- [TASK DIRECTIONS]: Starting with the line containing "Which is farther" and going on through the end of the data below, put the data into a two-column CSV with the header input,output. Each row should hold one text and its answer, each in its own quoted field, with any line breaks replaced by spaces.

-- BEGIN EXERCISE INPUT --

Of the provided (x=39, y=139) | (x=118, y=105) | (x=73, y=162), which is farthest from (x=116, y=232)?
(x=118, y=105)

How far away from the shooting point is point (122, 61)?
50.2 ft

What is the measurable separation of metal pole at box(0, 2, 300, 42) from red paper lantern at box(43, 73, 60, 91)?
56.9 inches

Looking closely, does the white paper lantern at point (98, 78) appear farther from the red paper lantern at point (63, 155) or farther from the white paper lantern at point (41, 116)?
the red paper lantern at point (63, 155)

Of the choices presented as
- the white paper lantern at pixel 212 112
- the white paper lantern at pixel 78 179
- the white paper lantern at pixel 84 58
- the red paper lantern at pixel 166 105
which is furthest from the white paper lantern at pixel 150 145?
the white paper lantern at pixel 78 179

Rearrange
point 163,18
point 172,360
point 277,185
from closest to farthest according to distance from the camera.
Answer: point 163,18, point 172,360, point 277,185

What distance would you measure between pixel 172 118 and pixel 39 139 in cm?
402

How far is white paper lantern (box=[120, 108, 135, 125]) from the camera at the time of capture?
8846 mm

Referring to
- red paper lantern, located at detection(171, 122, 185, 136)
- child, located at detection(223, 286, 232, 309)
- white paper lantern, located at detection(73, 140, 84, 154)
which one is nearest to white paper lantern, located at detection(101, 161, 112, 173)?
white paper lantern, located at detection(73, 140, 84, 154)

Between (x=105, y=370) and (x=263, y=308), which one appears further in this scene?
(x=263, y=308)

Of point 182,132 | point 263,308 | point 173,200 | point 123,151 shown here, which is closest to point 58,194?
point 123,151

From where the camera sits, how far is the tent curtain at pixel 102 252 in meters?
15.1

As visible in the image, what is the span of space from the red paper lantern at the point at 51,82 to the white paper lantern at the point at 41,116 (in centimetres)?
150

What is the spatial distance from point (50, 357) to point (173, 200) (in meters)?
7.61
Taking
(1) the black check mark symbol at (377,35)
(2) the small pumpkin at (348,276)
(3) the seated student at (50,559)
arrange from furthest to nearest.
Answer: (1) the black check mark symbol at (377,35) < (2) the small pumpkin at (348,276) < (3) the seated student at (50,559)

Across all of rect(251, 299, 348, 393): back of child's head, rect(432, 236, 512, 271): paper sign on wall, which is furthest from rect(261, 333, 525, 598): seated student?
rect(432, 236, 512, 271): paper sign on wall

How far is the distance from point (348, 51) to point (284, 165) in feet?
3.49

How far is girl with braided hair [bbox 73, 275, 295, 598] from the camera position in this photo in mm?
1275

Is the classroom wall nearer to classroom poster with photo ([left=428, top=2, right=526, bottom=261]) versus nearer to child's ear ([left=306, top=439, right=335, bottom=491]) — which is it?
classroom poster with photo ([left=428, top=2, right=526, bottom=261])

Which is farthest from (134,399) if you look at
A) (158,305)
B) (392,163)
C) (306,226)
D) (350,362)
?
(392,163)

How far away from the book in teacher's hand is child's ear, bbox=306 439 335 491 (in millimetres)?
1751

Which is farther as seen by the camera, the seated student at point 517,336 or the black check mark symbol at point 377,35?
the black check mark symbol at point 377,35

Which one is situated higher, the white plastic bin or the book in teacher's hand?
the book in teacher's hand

-- END EXERCISE INPUT --

- [SOLUTION]:
input,output
"Which is farther as seen by the camera, the seated student at point 517,336 or the black check mark symbol at point 377,35?","the black check mark symbol at point 377,35"
"Which one is situated higher, the white plastic bin or the book in teacher's hand?","the book in teacher's hand"